15 Dry-assemble the legs onto the side assembly to make the full side assembly (A/B/E/F/G/H), and mark 1⁄2" above on the top side stretchers (F) where they intersect on the legs (A, B). Strike cutlines, and bandsaw the tapered edges of top side stretchers just proud of the lines. Clean up the sawn edges with a pass on the jointer. Trim the protruding tenons flush with the top of the legs (see Figure 1).

16 Glue and clamp the stretcher and splat assemblies (E/F/G/H) to the legs (A, B).

17 Apply glue to the opposing mortises in the legs (A, B) and fit the front (C) and rear (D) stretchers in place. Clamp the side assemblies and front and rear stretchers together to form the chair base. Check the chair base for square and adjust. If it’s out of square, fitting the upholstered seat could be a problem.

Make and install the arms

Note: While it appears that the chair arms are bent, in reality I face-glue additional 6"-long pieces of wood to the underside of the arms at the front ends and cut these assemblies to their final shape at the bandsaw. To achieve a great match, cut the 6" from the boards you are using for the arms. If this piece is cut directly from the front of the arms, the edges and end grain will match perfectly.  

1 Referring to the Cut List, mill enough 5/4 stock to 11⁄16" thick for the arms (I), adding 61⁄8" in length to both arms. Cut the arms to just over the listed width and to the exact length. Save the offcuts.

2 Lay out the grooves to fit the top side stretchers (F) to the underside of the arms (I), according to Figure 5. Label the arms “left” and “right.” Strike lines across the width of the arms where the grooves terminate at the front ends. Extend the lines onto the edges. Using a 1⁄2" bit in your handheld router along with an edge guide, cut a 9⁄16"-deep groove 11⁄8" from the inside edges of the arms, as shown in Photo F. Readjust the edge guide to create a groove that fits the thickness of the upper side stretchers. Test-fit the arms on their respective side assemblies, and leave them there for the next step.

Extend the groove into the wedges, stopping at the stop line. Square the groove ends with a chisel.

With an arm resting on its edge, bandsaw the top face, cutting just proud of the cutline.

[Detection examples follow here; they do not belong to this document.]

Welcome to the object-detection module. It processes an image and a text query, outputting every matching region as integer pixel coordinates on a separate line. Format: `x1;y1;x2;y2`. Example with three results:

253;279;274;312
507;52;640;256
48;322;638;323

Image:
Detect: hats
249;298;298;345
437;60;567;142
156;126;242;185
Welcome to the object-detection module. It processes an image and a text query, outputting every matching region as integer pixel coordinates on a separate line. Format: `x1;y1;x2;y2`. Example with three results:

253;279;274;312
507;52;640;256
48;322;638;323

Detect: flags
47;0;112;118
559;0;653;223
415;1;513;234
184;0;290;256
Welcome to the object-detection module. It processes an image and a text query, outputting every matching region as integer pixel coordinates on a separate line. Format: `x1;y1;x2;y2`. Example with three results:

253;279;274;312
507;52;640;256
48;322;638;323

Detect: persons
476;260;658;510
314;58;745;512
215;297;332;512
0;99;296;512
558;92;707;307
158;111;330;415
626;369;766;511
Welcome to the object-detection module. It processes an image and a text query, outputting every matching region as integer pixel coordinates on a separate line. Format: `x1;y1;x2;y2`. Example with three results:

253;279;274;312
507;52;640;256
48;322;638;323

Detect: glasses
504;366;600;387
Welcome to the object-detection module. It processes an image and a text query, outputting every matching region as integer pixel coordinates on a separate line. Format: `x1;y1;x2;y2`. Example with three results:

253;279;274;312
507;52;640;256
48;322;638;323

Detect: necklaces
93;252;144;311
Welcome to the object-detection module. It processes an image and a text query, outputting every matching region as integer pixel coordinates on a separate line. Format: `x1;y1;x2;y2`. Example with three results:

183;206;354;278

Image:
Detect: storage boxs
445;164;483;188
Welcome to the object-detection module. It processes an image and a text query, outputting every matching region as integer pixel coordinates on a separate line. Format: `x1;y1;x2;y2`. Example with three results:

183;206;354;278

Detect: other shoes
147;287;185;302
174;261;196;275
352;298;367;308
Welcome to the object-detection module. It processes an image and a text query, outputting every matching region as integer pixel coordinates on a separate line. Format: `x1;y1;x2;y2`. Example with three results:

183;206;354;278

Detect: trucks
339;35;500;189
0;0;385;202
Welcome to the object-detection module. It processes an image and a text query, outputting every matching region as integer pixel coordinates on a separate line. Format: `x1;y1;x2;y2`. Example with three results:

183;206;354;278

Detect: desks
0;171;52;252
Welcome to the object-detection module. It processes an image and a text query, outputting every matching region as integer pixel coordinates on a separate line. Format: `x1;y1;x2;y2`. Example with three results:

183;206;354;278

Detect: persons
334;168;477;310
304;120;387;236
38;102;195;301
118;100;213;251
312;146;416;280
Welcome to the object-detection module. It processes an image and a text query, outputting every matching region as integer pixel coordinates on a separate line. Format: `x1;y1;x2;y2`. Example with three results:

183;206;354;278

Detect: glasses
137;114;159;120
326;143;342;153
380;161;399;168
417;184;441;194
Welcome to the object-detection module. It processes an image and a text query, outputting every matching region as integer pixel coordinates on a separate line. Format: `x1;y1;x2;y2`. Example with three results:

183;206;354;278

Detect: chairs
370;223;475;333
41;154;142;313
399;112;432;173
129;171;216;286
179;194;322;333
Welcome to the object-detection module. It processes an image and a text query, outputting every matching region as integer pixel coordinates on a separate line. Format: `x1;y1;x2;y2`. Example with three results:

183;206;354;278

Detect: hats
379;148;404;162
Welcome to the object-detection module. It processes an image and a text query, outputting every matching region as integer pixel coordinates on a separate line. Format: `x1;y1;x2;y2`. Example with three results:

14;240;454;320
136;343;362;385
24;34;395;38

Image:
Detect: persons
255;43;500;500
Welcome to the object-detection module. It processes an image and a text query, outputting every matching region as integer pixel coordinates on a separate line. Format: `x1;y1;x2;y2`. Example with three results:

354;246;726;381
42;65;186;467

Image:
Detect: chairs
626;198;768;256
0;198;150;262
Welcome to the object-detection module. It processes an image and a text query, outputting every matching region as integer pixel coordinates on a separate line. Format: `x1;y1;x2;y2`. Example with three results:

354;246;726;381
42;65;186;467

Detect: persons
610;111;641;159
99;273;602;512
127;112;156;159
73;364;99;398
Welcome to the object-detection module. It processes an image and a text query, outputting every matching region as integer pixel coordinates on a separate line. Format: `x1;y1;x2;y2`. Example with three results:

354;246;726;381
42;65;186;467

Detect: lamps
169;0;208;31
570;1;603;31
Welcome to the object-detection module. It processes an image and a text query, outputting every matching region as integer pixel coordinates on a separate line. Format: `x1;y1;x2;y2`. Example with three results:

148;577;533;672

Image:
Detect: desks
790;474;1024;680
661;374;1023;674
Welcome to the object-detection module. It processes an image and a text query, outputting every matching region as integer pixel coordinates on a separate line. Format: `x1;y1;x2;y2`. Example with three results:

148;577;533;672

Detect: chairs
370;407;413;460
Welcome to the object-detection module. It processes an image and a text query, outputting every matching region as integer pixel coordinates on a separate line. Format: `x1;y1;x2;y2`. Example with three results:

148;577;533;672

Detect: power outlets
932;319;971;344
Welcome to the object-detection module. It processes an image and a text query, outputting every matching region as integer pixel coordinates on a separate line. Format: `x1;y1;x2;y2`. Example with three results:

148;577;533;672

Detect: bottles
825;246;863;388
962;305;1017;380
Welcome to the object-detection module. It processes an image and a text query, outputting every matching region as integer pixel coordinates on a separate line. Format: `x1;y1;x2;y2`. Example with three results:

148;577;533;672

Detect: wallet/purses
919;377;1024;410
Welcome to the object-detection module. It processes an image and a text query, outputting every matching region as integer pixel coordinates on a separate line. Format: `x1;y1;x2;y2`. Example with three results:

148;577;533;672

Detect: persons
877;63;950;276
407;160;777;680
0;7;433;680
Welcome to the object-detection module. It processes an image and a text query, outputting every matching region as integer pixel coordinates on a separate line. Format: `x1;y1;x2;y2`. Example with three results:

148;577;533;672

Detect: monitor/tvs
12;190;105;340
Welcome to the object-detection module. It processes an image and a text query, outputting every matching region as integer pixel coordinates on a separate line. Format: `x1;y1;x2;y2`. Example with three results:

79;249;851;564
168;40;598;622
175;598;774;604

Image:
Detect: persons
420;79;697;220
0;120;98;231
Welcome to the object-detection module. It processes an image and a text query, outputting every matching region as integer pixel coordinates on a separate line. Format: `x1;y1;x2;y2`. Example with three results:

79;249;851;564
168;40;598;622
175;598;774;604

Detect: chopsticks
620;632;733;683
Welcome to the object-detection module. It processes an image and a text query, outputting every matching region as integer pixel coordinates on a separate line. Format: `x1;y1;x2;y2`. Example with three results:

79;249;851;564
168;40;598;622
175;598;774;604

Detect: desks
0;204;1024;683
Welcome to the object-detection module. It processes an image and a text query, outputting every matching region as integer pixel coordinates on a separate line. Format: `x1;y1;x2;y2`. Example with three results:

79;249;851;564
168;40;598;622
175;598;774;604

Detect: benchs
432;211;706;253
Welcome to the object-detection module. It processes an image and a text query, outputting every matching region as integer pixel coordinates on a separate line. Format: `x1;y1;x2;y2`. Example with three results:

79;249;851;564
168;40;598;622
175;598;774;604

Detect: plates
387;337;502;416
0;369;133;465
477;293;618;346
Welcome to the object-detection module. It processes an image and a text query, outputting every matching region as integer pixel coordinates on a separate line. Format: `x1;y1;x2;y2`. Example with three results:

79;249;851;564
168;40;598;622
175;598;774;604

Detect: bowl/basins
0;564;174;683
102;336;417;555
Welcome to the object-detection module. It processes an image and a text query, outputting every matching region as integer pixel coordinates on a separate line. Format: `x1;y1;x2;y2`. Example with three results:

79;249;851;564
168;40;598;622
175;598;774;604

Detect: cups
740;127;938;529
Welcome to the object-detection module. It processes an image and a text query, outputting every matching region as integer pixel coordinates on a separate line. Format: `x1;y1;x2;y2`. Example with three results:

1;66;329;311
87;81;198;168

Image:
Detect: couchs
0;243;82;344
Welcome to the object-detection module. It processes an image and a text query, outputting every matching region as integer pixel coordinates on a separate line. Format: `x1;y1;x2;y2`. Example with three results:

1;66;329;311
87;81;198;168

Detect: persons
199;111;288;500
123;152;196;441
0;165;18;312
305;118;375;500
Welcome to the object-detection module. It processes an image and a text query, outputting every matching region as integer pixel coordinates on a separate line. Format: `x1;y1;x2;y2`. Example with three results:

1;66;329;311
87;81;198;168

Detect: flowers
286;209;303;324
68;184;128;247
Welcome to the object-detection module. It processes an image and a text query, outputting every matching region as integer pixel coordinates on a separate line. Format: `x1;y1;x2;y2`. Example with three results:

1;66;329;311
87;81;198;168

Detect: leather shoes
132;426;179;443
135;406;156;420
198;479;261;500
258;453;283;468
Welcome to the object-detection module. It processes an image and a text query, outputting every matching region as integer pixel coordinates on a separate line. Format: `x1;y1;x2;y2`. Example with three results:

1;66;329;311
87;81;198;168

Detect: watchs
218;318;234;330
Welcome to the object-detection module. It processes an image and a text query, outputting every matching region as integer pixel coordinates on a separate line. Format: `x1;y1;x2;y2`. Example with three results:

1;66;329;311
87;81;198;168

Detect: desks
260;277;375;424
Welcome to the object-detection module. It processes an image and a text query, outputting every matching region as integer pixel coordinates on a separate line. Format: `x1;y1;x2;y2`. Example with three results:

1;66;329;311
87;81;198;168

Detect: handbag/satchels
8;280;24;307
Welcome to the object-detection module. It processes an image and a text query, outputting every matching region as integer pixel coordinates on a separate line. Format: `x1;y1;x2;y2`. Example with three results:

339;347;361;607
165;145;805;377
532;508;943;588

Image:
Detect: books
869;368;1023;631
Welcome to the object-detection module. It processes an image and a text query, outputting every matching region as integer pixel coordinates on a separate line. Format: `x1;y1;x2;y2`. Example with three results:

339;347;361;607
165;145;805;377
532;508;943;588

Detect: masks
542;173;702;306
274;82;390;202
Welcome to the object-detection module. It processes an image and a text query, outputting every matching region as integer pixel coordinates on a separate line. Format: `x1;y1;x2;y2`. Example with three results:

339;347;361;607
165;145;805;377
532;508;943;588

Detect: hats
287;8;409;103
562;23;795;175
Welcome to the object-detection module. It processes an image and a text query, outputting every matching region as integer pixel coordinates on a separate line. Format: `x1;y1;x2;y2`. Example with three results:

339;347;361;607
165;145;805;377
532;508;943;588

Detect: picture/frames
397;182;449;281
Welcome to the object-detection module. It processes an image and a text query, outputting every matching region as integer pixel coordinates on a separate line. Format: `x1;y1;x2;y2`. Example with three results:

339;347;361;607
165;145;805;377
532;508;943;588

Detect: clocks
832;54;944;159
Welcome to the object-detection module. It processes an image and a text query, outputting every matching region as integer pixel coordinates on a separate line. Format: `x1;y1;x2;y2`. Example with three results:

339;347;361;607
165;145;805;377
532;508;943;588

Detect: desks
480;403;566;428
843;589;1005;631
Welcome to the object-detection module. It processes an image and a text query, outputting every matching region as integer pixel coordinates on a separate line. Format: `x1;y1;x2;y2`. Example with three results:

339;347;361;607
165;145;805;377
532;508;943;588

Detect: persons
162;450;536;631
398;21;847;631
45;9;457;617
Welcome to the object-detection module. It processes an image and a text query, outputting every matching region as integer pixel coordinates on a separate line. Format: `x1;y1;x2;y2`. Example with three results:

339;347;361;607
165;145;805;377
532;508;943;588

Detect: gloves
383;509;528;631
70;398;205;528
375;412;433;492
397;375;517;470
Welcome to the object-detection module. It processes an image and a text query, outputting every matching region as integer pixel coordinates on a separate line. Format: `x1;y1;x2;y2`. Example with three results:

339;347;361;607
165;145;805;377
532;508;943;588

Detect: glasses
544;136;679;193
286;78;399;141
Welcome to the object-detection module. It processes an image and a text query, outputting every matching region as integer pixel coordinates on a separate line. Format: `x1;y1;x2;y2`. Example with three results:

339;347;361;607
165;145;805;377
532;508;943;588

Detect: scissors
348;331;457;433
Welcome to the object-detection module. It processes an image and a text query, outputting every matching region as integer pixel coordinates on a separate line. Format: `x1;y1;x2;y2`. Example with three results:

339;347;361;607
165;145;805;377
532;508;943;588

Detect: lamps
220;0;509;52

First establish the shoulders at the knife lines with a chisel, and then remove the recess waste.

3 Position the 6" offcuts on the underside of the arms so they match well on the ends and edges. Note the best grain matches, and then lay out the tapers, as shown in the Edge Profile in Figure 5.

Now, using the bandsaw, cut proud of your layout lines to make a pair of 6" wedges. Sand the bandsawn faces of the two keeper wedges smooth with a stationary belt sander or sanding block. Save the offcut (waste) wedges to use as clamping cauls for the glue-ups.

4 Dry-fit the wedges to the underside of the arms (I) to make sure the joints will close completely under adequate clamping pressure. Now, apply glue to the wedges, and clamp them in place using the offcut wedges to help hold them in place. Avoid using water for the glue cleanup as it can penetrate the end grain and weaken the joint.  Instead, after the glue has slightly hardened, pare off the excess with a chisel. Let dry.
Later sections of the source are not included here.